They want it to have friction, because that's what stops cars from hitting the wall. Paved runoff is there both for safety reasons and to reduce the number of drivers knocked out of the race due to minor mistakes damaging cars (fans don't like it when their favorite driver is knocked out and that hurts TV ratings).
I read that at Le Mans they have automatic sensors to detect when cars go out of bounds, and I don't understand why F1 doesn't. That seems like the obvious answer -- qualifying lap times can be automatically deleted, and during the race the drivers can be penalized by reducing the power down the next straight. No need for the stewards to review everything, the penalty is timely, it can be tuned to match the track, and you don't have any safety implications like you get from adding walls/etc.
Edit: Just wanted to add that this wouldn't replace "leaving the track and gaining an advantage" types of penalties, like you get for passing someone off-track. It would just address the "Hamilton has been going over the white line every lap of the race because they said they aren't enforcing it" kinds of silliness that we're getting this year.
In reply to codrus (Forum Supporter) :
I like the Le Mans style system if that is possible. I was just thinking remove the traction "out of bounds" If they are going to get loose and have to let out to save it they will stay off it, if they hit it they will have to slow down to save the car.
I'm pretty sure F1 does have sensors for out of bounds, but they get reviewed manually because there's a difference between getting pushed wide when trying to pass and cheating a corner. What's been the problem this year is some inconsistency in one race. The two laps that Max had deleted for track limits in the last race were completely legit and expected. The out of bounds pass was obviously going to get recalled, it wasn't even close. The only thing that should have some controversy is the mid-race change in the first race.
The race organizers do not have the ability to adjust engine output, though. I'm pretty sure pit-to-car communication is restricted to audio. If you really want to prevent someone from abusing track limits, delete the lap time during the race. All of a sudden you're a lap down because you went wide. That would get people's attention.
How about this for exceeding track limits: we equip each car with a pepper spray type cannister but instead pepper spray, have the cannister release year old putrefied fish gut oil................this will separate the men from the boys. I guarantee no one will ever exceed track limits ever again.
Keith Tanner said:
The race organizers do not have the ability to adjust engine output, though. I'm pretty sure pit-to-car communication is restricted to audio. If you really want to prevent someone from abusing track limits, delete the lap time during the race. All of a sudden you're a lap down because you went wide. That would get people's attention.
Track-official-to-car digital communication exists, it's used for flag display on the steering wheel if nothing else. Pit-lane-to-car digital commands were allowed up until a decade or so ago and I'm sure the software to do it still exists even if it's not installed/enabled during a race weekend (might well be there for testing, for example).

• [DATA SUPPLIED]:

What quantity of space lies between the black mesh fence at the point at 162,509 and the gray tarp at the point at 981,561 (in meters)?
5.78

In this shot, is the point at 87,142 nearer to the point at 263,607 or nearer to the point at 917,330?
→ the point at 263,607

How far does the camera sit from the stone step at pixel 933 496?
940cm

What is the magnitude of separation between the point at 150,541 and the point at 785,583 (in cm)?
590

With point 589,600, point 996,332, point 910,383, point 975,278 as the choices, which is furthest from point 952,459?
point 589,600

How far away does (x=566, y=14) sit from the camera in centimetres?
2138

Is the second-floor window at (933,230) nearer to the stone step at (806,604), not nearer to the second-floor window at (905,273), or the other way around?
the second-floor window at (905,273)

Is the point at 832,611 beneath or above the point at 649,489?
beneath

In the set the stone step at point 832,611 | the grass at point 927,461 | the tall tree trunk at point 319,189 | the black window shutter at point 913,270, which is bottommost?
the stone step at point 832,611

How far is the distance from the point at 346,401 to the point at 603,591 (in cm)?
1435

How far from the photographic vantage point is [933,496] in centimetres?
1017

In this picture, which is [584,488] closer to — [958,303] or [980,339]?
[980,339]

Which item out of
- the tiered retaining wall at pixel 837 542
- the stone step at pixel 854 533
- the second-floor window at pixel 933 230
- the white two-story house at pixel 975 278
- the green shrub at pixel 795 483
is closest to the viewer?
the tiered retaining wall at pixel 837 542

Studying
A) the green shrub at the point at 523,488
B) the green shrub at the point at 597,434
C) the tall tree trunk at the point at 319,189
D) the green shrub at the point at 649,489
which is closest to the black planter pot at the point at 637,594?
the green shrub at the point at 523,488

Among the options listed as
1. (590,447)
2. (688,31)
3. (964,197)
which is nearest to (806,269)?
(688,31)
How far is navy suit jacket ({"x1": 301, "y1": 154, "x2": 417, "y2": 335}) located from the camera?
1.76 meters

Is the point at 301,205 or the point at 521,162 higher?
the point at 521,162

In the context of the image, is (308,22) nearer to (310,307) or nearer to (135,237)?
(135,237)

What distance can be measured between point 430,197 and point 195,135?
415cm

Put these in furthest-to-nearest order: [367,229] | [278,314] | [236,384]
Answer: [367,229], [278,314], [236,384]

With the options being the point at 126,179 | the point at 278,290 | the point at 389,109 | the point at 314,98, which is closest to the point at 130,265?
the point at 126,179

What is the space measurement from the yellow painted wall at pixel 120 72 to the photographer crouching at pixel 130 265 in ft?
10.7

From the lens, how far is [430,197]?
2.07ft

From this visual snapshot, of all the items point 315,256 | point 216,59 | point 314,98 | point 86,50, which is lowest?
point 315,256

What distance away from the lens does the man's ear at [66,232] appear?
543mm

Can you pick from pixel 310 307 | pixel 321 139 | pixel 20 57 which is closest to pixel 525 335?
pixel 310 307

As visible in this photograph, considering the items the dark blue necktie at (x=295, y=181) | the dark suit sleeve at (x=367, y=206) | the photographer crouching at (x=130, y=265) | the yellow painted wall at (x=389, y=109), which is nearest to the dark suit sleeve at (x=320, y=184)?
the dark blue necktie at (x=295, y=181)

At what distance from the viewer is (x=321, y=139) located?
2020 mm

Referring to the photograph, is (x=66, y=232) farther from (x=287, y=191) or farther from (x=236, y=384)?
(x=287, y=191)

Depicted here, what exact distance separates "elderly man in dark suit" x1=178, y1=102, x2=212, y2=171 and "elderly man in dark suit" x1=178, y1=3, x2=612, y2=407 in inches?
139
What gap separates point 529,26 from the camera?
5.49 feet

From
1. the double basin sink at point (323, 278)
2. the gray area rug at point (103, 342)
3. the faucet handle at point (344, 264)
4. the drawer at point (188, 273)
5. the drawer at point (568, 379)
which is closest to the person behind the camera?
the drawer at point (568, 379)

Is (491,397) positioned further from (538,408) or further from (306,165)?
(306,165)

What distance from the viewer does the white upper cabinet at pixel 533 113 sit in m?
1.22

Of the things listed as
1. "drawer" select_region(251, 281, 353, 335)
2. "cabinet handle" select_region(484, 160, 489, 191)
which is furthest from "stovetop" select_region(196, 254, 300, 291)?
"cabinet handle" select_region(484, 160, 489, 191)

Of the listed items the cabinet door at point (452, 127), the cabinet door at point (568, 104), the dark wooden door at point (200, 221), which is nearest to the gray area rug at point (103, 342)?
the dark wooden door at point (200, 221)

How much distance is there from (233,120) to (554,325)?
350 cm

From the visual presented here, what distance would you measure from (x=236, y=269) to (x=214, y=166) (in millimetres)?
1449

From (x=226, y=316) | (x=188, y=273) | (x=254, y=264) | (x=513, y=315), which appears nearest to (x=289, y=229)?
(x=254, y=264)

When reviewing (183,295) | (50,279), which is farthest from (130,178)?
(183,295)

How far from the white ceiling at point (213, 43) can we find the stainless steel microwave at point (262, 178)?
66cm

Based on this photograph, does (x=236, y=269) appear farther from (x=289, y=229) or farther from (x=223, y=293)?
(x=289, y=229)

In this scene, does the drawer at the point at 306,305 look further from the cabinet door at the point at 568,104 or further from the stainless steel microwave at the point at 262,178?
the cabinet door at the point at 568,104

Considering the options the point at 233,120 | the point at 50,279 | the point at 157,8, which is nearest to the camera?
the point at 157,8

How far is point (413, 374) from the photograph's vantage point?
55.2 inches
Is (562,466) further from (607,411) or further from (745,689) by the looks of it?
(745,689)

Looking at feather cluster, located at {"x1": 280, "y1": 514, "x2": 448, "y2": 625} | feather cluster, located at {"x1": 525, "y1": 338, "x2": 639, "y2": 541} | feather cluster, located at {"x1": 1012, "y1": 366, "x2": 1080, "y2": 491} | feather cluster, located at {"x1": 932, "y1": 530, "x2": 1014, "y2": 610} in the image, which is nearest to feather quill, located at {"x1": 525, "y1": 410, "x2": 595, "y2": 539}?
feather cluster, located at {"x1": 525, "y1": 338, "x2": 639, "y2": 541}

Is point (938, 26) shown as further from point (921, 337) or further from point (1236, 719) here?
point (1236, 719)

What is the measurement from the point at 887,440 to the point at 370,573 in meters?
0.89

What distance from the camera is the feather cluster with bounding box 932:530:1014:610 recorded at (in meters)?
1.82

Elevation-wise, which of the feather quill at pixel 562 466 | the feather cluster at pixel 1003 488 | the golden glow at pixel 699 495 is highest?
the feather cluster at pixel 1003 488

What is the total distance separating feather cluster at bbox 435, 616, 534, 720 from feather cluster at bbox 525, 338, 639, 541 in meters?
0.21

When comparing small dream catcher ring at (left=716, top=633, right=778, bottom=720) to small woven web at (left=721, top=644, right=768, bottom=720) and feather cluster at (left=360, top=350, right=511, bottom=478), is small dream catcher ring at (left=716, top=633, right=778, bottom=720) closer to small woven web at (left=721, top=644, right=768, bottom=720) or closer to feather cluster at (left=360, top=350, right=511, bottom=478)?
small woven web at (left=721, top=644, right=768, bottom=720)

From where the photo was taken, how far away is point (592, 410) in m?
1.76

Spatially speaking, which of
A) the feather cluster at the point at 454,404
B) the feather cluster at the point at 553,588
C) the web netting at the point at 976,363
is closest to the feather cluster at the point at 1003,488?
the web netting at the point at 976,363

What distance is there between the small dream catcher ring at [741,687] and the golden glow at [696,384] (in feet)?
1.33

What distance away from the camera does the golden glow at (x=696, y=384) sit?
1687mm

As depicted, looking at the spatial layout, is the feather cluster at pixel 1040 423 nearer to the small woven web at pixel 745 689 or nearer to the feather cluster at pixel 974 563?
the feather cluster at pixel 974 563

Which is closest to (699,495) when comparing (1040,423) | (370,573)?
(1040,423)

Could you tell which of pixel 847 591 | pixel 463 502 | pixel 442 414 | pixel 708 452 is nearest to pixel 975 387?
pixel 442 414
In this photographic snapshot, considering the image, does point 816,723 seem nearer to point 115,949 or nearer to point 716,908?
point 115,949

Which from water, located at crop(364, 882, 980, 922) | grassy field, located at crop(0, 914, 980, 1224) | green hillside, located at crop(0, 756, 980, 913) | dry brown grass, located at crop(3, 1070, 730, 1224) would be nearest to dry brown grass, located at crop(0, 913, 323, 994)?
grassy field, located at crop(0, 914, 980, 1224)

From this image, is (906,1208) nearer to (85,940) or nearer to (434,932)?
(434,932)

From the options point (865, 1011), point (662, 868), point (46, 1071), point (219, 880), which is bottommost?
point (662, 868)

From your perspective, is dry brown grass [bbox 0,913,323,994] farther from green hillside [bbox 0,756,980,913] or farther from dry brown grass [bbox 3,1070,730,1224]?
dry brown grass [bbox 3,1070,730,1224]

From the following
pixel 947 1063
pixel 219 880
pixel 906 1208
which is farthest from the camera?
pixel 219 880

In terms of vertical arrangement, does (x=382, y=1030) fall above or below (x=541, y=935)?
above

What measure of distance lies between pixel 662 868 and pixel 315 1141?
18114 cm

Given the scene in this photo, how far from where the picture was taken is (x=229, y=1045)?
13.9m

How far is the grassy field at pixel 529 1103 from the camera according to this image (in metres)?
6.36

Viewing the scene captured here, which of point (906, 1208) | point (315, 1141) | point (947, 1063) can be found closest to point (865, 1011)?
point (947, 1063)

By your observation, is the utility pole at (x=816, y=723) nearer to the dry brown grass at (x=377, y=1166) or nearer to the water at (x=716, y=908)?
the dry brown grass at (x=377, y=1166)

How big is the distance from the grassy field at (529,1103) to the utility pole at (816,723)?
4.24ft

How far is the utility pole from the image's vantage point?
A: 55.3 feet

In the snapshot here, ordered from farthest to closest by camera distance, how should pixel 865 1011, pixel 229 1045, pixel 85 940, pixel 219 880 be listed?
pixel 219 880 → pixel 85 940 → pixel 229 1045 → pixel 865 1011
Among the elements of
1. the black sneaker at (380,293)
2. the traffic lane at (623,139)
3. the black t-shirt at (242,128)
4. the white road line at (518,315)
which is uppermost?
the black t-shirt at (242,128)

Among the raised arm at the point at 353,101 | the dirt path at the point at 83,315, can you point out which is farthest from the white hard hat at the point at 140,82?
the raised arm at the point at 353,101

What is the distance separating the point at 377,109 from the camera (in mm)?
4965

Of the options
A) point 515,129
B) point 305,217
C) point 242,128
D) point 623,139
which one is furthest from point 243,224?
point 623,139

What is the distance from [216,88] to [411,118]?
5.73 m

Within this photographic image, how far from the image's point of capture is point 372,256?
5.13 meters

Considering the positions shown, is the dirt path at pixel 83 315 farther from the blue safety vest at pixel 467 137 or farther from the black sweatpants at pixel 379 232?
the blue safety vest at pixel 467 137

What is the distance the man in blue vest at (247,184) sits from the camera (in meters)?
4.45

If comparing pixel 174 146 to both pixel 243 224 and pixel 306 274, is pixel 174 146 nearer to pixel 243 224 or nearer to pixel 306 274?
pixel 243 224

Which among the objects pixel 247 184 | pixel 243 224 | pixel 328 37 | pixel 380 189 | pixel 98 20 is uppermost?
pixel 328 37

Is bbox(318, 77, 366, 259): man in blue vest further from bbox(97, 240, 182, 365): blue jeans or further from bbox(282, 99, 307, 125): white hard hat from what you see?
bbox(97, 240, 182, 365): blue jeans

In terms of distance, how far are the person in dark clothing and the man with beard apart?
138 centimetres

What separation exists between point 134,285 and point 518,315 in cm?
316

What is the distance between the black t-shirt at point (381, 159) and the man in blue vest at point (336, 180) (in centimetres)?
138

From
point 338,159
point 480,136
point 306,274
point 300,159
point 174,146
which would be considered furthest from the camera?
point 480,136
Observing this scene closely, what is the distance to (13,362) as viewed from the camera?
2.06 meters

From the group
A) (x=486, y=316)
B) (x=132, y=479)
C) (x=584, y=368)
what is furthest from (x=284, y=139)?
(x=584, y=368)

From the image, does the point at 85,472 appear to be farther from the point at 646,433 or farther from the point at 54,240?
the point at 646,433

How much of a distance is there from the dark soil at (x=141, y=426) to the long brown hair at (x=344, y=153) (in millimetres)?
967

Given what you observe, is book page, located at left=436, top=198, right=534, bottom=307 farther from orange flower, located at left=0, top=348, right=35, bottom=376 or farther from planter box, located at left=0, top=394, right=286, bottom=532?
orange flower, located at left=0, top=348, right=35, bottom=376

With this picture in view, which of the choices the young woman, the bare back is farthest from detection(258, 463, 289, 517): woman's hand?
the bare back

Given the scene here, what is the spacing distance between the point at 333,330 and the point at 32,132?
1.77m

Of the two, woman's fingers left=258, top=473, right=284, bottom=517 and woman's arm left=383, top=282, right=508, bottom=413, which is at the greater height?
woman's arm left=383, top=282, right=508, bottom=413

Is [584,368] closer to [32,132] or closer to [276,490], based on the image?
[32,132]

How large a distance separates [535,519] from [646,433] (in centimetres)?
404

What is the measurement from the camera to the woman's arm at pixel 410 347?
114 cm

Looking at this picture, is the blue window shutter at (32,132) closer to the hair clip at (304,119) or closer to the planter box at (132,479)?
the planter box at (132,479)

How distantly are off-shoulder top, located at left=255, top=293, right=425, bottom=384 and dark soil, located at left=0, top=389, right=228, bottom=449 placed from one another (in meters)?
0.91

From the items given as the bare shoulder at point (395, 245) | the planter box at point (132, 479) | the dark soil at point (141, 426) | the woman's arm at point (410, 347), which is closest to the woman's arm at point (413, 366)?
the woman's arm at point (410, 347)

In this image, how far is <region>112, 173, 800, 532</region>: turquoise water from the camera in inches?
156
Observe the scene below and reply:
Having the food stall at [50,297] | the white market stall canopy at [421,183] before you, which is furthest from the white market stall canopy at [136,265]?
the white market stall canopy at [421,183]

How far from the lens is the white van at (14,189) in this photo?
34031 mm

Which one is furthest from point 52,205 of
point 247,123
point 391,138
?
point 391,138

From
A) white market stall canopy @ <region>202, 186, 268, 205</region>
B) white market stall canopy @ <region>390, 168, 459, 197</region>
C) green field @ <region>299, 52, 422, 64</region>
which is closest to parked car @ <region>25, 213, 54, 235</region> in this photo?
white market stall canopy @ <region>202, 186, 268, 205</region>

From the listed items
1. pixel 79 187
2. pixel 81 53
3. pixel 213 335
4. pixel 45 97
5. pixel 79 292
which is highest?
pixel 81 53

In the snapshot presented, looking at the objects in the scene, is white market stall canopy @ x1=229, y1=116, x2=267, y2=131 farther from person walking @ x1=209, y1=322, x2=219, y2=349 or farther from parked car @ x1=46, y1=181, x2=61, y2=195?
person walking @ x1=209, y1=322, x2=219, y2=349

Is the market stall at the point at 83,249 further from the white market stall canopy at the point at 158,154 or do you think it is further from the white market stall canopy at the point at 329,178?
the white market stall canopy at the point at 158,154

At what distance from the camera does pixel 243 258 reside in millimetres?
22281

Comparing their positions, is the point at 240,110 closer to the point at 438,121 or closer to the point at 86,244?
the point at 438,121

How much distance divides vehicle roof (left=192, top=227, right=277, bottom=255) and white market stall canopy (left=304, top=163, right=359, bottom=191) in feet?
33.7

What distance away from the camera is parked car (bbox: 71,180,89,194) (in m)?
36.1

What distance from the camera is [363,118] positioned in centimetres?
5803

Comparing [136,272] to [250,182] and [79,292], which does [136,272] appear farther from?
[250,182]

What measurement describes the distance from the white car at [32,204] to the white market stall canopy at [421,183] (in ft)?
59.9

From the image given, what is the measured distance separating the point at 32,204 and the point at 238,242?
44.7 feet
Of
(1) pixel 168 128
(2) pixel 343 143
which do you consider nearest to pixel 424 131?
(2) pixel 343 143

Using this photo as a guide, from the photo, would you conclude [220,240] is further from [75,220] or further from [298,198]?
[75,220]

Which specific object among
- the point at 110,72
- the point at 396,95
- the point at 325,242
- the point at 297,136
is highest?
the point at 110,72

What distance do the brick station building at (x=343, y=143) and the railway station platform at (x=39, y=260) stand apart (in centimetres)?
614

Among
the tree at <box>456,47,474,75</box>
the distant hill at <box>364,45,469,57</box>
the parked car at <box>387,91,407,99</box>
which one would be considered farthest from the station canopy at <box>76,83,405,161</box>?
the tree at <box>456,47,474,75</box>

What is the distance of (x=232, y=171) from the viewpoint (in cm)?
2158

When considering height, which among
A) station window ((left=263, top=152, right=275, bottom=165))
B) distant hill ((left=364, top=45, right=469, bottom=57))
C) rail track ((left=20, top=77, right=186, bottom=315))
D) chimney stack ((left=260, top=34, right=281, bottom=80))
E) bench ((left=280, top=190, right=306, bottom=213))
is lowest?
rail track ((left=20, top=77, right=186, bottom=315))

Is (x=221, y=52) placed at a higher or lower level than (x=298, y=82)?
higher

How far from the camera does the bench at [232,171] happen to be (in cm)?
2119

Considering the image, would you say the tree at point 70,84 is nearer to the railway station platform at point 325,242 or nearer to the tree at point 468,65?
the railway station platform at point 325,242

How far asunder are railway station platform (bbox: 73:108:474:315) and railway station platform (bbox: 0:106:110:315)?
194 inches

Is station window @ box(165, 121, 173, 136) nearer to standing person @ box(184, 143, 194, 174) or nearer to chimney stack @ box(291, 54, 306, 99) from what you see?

• [BRIEF A]: Name every person the track limits discussion refers to by name, including forum usernames.
• [BRIEF B]: Return the part of the track limits discussion starting with "In reply to" and going on through "save the car.".

• [EXERCISE ANSWER A]: codrus, Hamilton, Max, Keith Tanner

• [EXERCISE ANSWER B]:
In reply to codrus (Forum Supporter) :
I like the Le Mans style system if that is possible. I was just thinking remove the traction "out of bounds" If they are going to get loose and have to let out to save it they will stay off it, if they hit it they will have to slow down to save the car.